The Recorder has Justice Beds’ latest column, The Instant Reply Booth, about pinatas and standards of review:
- there’s apparently a lot of disgruntlement going around. An attorney today began his argument by saying, “I know appellate courts try very hard to affirm the trial courts.”
- That’s not entirely true. The system tries hard to affirm the trial courts. The appellate system has a heavy bias in favor of affirmance.
- What I mean by this is that there are only three standards of review in the California appellate courts: abuse of discretion, substantial evidence, and de novo.
- The first of these, abuse of discretion, requires that you convince us the trial judge inexplicably began knitting with only one needle when he/she reached this issue.
- To rule in appellant’s favor on an abuse of discretion issue, we have to be convinced that no reasonable judge could have come to this conclusion.
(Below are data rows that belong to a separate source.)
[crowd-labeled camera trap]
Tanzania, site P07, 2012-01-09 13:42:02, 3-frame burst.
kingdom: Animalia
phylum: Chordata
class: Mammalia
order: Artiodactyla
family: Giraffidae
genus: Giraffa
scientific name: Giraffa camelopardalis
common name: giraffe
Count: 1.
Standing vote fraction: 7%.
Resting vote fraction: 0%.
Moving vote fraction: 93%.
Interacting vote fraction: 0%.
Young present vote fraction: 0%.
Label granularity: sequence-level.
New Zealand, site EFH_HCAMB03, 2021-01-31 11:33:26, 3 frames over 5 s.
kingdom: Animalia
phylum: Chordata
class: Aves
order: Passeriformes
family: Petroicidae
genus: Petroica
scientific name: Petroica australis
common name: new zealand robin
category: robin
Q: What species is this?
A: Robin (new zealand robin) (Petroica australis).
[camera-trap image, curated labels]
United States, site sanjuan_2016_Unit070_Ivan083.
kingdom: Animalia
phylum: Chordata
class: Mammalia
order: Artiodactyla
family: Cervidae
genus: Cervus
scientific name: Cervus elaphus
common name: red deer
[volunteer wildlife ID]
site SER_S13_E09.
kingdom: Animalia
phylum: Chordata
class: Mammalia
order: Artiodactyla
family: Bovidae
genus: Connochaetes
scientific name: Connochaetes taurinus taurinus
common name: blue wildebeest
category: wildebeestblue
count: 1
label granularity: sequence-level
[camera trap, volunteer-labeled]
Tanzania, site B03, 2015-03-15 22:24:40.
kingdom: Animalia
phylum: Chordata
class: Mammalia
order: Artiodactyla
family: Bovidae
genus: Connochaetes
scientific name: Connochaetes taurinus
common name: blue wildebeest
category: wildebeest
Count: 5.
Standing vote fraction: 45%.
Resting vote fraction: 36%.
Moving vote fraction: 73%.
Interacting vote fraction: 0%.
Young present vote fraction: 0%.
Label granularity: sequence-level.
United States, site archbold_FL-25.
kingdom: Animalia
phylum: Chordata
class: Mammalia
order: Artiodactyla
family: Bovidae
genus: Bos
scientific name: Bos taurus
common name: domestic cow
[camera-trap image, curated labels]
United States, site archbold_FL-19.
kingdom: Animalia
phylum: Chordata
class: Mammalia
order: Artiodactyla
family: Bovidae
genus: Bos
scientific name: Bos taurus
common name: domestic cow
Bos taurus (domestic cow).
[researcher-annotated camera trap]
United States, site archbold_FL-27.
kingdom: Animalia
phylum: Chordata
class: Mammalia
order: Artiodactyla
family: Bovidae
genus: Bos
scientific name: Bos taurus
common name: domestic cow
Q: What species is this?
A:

Honest.
- The second standard of review is substantial evidence. Under this standard, appellant has to convince us there is NO substantial evidence in support of the judge’s ruling. None. Nada. Zilch, zip, zero. NO substantial evidence.
- The third standard is de novo review. This is the standard of review we get to apply least often. It’s the most favorable one for appellant, because all counsel has to do is convince us he/she/it is right.
- it’s not that “appellate courts try very hard to affirm the trial courts,” it’s that the system set up by California law tries very hard to affirm the trial courts. We need to end these disputes somewhere, and the system is set up to assure that most of the time that “somewhere” is the trial court.
- The old adage is true: The best way to win an appeal is to win in the trial court.